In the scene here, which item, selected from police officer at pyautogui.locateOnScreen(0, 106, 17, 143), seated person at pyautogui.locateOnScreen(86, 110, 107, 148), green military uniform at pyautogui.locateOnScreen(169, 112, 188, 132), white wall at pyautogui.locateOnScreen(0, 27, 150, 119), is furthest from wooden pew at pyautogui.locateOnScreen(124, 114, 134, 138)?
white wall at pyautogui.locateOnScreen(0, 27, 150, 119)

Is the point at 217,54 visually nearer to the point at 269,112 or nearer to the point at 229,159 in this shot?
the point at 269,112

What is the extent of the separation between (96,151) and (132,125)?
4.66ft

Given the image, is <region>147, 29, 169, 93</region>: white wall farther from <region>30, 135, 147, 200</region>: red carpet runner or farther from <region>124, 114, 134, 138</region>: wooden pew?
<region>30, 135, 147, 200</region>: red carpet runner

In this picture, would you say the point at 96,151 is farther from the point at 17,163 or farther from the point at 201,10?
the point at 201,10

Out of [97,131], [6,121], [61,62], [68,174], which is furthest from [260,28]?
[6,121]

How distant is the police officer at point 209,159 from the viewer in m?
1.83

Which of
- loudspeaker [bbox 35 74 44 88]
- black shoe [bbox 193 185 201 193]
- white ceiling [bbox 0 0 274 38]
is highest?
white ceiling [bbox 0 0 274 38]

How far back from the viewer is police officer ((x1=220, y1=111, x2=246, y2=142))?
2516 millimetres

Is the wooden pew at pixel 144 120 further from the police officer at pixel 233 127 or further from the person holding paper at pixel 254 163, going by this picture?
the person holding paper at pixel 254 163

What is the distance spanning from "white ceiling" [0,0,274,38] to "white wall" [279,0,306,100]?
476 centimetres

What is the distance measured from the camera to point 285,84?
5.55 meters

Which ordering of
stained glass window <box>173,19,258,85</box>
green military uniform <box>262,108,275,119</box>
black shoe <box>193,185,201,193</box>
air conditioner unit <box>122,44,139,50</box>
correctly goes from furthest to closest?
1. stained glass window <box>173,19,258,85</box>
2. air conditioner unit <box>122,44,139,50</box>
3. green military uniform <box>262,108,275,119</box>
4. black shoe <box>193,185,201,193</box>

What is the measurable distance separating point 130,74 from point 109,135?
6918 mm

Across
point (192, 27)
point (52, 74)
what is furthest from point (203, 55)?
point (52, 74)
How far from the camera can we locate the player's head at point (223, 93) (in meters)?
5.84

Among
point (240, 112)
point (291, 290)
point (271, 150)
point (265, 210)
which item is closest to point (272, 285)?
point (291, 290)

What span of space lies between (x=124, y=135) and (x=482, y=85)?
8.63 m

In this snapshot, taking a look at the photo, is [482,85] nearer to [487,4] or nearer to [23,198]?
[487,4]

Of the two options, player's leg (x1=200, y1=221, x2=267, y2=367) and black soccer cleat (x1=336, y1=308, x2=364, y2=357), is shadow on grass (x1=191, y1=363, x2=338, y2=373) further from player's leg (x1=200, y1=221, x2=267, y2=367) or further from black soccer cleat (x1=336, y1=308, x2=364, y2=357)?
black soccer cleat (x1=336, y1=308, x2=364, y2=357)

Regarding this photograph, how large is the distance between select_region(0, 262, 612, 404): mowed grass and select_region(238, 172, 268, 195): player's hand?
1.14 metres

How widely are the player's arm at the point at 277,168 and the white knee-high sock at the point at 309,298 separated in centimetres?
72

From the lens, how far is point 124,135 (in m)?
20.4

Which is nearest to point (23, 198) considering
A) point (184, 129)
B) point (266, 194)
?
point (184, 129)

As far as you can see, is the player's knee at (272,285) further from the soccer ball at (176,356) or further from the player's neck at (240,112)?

##############################

* Stated goal:
Can you render the rows between the line holding "Is the wooden" and the line holding "5.55 meters", inclusive, as a two-column CSV with the headers input and output, one line per row? Put each row's text and its answer in a single quoted field, with any line breaks turned into spaces.

* Right answer:
input,output
"Is the wooden pew at pixel 144 120 further from the police officer at pixel 233 127 or further from the person holding paper at pixel 254 163, going by this picture?","the person holding paper at pixel 254 163"
"What is the distance spanning from ""white ceiling"" [0,0,274,38] to ""white wall"" [279,0,306,100]?","476 centimetres"
"What is the distance measured from the camera to point 285,84?","5.55 meters"